9 Nov 2017

What is a ‘Growth Company’

A growth company is any company whose business generates significant positive cash flows or earnings, which increase at significantly faster rates than the overall economy. A growth company tends to have very profitable reinvestment opportunities for its own retained earnings. Thus, it typically pays little to no dividends to stockholders, opting instead to put most or all of its profits back into its expanding business.

BREAKING DOWN ‘Growth Company’

Growth companies are most often seen in the technology industries. The quintessential example of a growth company is Google, which has grown revenues, cash flows and earnings by leaps and bounds since its initial public offering (IPO). Growth companies such as Google are expected to increase profits markedly in the future, and thus the market bids up their share prices to high valuations. This contrasts with mature companies, such as utility companies, which see very stable earnings with little to no growth.

Growth companies create value by continuing to expand above-average earnings, free cash flow, and research and development spending. Growth investors are less worried about the dividend growth, high price-to-earnings ratios and high price-to-book ratios that growth companies face, because of the vast focus on sales growth and maintaining industry leadership. Overall, growth stocks pay lower dividends than value stocks because of the focus to reinvest profits in the business to help continue driving earnings growth.

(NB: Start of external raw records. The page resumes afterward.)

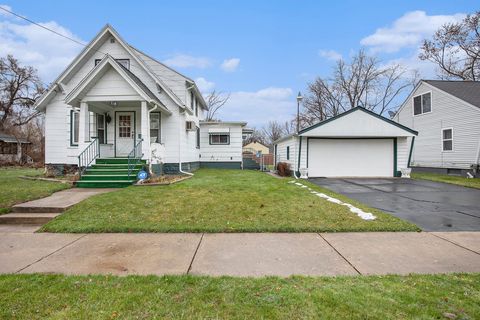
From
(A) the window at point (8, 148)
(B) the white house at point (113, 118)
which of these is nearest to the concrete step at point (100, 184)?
(B) the white house at point (113, 118)

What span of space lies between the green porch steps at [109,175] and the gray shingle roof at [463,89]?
18561mm

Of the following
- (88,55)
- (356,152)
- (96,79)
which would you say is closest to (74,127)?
(88,55)

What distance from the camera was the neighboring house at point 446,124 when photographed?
1585 centimetres

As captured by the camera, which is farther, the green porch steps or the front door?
the front door

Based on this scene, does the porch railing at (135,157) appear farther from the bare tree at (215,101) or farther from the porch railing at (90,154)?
the bare tree at (215,101)

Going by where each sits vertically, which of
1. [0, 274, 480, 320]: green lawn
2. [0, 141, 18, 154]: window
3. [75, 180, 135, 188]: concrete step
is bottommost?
[0, 274, 480, 320]: green lawn

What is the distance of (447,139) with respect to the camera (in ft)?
57.6

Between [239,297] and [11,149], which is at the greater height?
[11,149]

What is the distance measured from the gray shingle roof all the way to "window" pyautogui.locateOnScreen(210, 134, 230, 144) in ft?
47.7

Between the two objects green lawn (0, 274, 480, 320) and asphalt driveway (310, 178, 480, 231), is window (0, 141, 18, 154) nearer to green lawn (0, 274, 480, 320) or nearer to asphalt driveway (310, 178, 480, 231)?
green lawn (0, 274, 480, 320)

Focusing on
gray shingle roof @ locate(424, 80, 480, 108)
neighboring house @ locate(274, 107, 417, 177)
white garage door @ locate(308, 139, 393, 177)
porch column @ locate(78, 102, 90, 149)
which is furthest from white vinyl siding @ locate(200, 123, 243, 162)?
gray shingle roof @ locate(424, 80, 480, 108)

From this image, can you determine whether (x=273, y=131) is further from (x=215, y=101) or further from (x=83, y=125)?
(x=83, y=125)

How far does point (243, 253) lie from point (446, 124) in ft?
62.4

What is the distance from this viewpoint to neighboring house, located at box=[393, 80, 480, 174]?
15852 millimetres
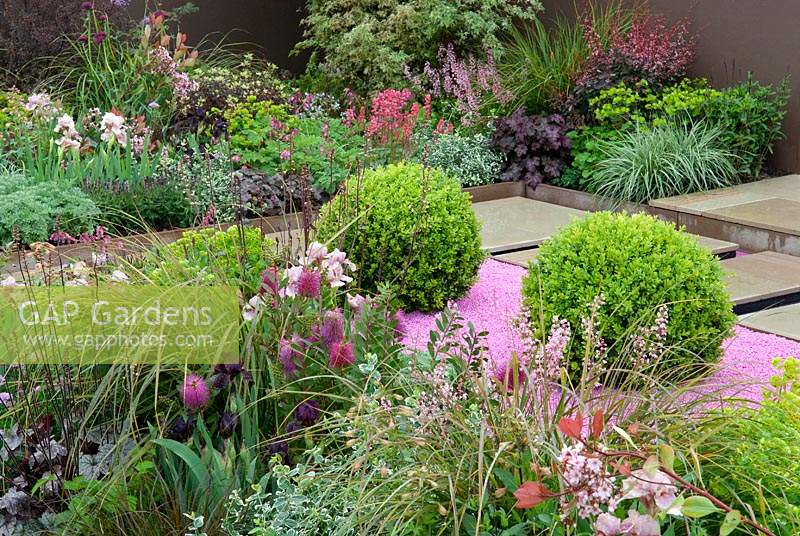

Bull Markets Are Ideal Conditions for Growth Companies

During bull markets, growth stocks are preferred and tend to outperform value stocks because of the “risk on” environment and the perceived low risk in the markets. However, growth stocks tend to underperform value stocks during bear markets, as weak economic activity hinders sales growth and the growth engine driving the stocks higher.

Classic Growth Stocks: Google, Tesla and Amazon

The vast majority of growth companies reside in the technology sector, where rapid innovation and growth spending is commonplace. Google, Tesla and Amazon are three classic examples of growth companies because they continue to focus on innovative technologies, sales growth and expansion into new businesses, and heavily invest in their businesses.

While these three growth stocks have more expensive valuations than the S&P 500, Google, Tesla and Amazon are also the leaders in their respective niche industries. Google is continuing its technology conglomerate-status by expanding into new technologies such as artificial intelligence. Tesla is the popular electric car maker and undisputed leader of the emerging industry. Meanwhile, Amazon continues to disrupt the retail sector as it takes business away from traditional brick-and-mortar retail competitors.